=== The data ===

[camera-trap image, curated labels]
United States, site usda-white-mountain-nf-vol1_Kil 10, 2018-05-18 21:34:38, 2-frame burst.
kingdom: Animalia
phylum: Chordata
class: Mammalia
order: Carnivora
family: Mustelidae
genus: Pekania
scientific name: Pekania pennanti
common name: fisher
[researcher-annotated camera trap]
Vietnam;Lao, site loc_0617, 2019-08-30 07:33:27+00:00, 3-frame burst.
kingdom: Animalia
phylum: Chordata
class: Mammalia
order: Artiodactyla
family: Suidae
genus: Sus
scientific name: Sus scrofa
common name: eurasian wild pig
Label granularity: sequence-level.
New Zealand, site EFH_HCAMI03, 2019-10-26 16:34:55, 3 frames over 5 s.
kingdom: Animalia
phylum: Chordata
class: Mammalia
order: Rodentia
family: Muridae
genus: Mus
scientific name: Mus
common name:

===

### Goal of the exercise
Print each entry precisely. Include every line.

### Task solution
[camera-trap image, curated labels]
United States, site usda-white-mountain-nf-vol1_Kil 10, 2018-05-18 21:34:38, 2-frame burst.
kingdom: Animalia
phylum: Chordata
class: Mammalia
order: Carnivora
family: Mustelidae
genus: Pekania
scientific name: Pekania pennanti
common name: fisher
[researcher-annotated camera trap]
Vietnam;Lao, site loc_0617, 2019-08-30 07:33:27+00:00, 3-frame burst.
kingdom: Animalia
phylum: Chordata
class: Mammalia
order: Artiodactyla
family: Suidae
genus: Sus
scientific name: Sus scrofa
common name: eurasian wild pig
Label granularity: sequence-level.
New Zealand, site EFH_HCAMI03, 2019-10-26 16:34:55, 3 frames over 5 s.
kingdom: Animalia
phylum: Chordata
class: Mammalia
order: Rodentia
family: Muridae
genus: Mus
scientific name: Mus
common name:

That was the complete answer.